» GOAL:
Retype the lines that begin with the one containing "With this photograph" and end with the one containing "347 centimetres", including both of those lines, reproducing them precisely and giving nothing else.

---- RECORDS SUPPLIED

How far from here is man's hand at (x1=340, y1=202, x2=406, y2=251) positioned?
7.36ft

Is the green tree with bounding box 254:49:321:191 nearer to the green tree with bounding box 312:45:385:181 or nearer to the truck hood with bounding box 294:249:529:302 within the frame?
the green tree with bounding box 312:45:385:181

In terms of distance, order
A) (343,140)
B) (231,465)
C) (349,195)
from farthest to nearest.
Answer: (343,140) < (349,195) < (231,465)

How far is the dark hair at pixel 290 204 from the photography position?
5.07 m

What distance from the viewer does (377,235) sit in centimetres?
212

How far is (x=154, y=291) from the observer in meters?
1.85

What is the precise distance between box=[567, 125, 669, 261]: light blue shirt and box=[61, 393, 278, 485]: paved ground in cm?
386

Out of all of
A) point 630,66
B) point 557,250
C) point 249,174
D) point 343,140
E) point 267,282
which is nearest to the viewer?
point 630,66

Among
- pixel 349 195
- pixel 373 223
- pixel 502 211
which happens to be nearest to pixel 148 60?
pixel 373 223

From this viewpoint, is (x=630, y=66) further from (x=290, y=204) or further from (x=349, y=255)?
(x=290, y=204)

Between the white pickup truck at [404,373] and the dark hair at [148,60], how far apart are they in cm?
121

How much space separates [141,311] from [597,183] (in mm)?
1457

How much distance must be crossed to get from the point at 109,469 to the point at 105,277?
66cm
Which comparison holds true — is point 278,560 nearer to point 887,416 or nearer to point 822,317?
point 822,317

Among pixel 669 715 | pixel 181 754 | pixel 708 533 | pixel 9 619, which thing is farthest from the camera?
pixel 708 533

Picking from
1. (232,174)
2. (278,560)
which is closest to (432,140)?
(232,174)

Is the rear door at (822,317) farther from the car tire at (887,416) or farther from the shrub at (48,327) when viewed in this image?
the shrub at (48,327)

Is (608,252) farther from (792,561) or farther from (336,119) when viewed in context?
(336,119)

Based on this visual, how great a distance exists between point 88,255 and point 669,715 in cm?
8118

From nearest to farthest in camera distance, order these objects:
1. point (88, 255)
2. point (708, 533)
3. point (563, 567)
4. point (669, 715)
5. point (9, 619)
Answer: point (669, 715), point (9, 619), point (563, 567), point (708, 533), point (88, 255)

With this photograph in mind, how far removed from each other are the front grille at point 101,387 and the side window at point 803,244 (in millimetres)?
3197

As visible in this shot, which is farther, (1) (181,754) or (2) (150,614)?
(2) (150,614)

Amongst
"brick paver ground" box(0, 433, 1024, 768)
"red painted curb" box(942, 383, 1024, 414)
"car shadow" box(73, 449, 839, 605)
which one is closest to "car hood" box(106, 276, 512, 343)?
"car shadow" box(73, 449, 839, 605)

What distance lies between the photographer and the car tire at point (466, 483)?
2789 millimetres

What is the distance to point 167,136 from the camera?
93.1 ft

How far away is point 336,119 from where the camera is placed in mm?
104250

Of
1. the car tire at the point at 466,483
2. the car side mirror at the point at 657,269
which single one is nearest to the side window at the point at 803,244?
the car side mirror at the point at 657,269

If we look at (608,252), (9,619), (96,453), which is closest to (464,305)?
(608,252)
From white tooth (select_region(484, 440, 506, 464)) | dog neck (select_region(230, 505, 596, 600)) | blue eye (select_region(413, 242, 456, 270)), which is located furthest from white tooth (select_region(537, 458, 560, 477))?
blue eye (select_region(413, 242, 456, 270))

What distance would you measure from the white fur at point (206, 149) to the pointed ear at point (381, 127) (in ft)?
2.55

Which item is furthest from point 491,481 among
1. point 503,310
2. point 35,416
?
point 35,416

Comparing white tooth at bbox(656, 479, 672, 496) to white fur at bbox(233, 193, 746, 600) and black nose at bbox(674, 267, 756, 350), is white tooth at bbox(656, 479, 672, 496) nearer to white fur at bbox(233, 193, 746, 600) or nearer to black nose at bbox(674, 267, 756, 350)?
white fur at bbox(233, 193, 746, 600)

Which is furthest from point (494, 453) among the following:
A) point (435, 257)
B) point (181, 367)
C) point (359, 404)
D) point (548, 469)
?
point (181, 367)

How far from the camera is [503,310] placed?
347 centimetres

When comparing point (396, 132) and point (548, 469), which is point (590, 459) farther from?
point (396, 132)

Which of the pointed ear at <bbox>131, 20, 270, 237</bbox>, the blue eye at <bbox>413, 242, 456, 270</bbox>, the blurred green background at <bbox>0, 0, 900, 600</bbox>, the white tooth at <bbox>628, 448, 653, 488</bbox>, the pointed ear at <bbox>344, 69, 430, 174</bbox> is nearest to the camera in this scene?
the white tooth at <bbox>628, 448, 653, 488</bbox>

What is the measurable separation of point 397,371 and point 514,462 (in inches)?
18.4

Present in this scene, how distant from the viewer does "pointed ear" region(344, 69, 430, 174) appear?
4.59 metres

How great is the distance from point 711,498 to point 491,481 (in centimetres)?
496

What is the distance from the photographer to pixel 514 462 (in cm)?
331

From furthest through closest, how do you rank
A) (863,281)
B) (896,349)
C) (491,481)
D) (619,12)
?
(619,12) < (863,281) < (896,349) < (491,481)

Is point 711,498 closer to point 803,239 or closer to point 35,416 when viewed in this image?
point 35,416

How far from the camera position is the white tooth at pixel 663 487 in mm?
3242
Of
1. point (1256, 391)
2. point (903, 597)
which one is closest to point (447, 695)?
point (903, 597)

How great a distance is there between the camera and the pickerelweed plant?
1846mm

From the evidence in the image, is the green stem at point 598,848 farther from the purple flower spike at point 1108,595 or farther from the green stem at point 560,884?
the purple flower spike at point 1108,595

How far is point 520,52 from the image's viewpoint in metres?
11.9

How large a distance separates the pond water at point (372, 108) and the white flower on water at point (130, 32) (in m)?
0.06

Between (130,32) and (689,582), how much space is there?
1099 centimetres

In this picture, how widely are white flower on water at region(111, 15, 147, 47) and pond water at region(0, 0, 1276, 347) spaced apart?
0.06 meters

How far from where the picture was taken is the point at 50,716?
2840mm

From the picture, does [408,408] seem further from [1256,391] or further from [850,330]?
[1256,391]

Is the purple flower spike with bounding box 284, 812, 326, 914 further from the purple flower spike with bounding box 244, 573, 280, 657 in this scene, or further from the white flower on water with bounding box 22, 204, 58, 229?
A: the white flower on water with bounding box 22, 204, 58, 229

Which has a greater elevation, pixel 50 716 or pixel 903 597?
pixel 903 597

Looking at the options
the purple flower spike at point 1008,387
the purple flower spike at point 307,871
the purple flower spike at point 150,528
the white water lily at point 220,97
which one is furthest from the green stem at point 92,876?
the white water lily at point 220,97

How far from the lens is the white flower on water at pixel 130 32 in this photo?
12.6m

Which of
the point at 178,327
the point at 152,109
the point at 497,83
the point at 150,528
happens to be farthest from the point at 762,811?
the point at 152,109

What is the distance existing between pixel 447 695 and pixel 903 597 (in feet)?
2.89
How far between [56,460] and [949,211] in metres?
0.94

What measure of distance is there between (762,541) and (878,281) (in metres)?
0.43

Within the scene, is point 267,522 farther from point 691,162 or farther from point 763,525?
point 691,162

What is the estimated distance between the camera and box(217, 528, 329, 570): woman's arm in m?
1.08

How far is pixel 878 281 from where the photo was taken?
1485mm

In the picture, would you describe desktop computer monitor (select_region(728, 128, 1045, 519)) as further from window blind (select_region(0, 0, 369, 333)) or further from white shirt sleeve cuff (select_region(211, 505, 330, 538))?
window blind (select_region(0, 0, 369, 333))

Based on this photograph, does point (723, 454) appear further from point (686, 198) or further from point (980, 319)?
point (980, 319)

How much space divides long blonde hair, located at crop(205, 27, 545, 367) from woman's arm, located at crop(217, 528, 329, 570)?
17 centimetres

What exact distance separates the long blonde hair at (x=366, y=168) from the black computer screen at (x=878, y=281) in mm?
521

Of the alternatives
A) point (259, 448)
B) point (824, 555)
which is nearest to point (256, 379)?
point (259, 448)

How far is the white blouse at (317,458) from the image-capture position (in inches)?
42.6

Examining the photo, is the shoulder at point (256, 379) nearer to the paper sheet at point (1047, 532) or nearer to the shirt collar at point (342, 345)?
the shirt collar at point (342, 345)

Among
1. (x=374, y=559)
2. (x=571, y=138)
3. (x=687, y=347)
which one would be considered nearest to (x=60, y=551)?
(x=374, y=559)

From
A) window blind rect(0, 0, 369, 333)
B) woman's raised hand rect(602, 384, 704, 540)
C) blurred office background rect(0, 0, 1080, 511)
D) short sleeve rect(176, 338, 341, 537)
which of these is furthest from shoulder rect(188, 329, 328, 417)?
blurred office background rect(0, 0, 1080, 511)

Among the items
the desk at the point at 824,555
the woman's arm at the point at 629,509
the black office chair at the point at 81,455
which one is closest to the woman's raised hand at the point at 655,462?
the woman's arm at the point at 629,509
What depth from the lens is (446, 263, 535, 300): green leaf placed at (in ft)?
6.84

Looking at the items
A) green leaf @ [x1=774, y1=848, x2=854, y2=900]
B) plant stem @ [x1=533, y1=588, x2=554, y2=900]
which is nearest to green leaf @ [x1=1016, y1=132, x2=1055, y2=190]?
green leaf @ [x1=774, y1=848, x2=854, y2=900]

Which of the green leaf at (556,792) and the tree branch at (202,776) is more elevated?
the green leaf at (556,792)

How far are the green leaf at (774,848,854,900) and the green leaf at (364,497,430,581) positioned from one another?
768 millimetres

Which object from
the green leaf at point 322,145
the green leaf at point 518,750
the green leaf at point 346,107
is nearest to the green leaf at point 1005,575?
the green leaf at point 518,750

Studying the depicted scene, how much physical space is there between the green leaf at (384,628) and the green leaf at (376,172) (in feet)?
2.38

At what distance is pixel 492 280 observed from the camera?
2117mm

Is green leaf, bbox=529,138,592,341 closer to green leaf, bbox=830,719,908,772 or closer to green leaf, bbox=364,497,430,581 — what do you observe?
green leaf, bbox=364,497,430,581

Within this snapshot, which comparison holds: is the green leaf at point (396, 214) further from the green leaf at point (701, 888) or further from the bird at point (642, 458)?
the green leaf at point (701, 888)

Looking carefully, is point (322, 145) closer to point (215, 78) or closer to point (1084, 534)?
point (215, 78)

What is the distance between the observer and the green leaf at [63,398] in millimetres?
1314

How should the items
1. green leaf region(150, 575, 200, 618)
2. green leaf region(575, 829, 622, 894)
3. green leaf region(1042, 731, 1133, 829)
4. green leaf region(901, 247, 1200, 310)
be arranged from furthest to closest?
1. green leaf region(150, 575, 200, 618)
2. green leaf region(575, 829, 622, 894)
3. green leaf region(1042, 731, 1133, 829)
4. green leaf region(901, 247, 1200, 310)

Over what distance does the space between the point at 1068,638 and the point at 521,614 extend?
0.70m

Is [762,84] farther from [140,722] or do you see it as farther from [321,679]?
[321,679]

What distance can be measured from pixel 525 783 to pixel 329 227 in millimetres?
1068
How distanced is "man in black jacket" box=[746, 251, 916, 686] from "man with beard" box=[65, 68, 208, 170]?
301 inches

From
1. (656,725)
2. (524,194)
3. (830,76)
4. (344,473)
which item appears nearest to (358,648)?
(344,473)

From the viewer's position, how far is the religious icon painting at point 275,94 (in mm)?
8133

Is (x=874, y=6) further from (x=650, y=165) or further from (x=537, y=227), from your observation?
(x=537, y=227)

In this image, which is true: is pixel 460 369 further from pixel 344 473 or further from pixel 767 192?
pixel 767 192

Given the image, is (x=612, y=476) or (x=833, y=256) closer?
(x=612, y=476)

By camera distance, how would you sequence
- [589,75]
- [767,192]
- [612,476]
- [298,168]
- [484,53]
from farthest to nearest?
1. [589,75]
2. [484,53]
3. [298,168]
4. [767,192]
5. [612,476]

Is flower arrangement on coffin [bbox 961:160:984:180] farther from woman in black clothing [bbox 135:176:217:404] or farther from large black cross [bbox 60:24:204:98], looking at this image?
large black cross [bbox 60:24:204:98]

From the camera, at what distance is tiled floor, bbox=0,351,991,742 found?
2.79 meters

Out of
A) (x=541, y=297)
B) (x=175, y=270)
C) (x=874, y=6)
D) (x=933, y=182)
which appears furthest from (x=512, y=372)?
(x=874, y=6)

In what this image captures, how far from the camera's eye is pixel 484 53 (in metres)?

--------

» EXERCISE RESPONSE:
With this photograph in mind, how far removed from each other are the front grille at point 101,387 and the side window at point 803,244 (in millimetres)?
3197

As visible in this shot, which is farther, (1) (181,754) or (2) (150,614)?
(2) (150,614)

Amongst
"brick paver ground" box(0, 433, 1024, 768)
"red painted curb" box(942, 383, 1024, 414)
"car shadow" box(73, 449, 839, 605)
which one is closest to "car hood" box(106, 276, 512, 343)?
"car shadow" box(73, 449, 839, 605)

What distance lies between the photographer and the car tire at point (466, 483)?
2789 millimetres

What is the distance to point 167,136 from the camera?
93.1 ft

How far away is point 336,119 from where the camera is placed in mm?
104250

Of
1. the car tire at the point at 466,483
2. the car side mirror at the point at 657,269
which single one is nearest to the side window at the point at 803,244?
the car side mirror at the point at 657,269

If we look at (608,252), (9,619), (96,453), which is closest to (464,305)?
(608,252)
From white tooth (select_region(484, 440, 506, 464)) | dog neck (select_region(230, 505, 596, 600)) | blue eye (select_region(413, 242, 456, 270)), which is located furthest from white tooth (select_region(537, 458, 560, 477))?
blue eye (select_region(413, 242, 456, 270))

What distance would you measure from the white fur at point (206, 149) to the pointed ear at point (381, 127) (in ft)?
2.55

Which item is furthest from point 491,481 among
1. point 503,310
2. point 35,416
?
point 35,416

Comparing white tooth at bbox(656, 479, 672, 496) to white fur at bbox(233, 193, 746, 600) and black nose at bbox(674, 267, 756, 350), is white tooth at bbox(656, 479, 672, 496) nearer to white fur at bbox(233, 193, 746, 600) or nearer to black nose at bbox(674, 267, 756, 350)?
white fur at bbox(233, 193, 746, 600)

Which is furthest from point (494, 453) among the following:
A) point (435, 257)
B) point (181, 367)
C) point (359, 404)
D) point (548, 469)
?
point (181, 367)

How far from the camera is [503,310] placed?
347 centimetres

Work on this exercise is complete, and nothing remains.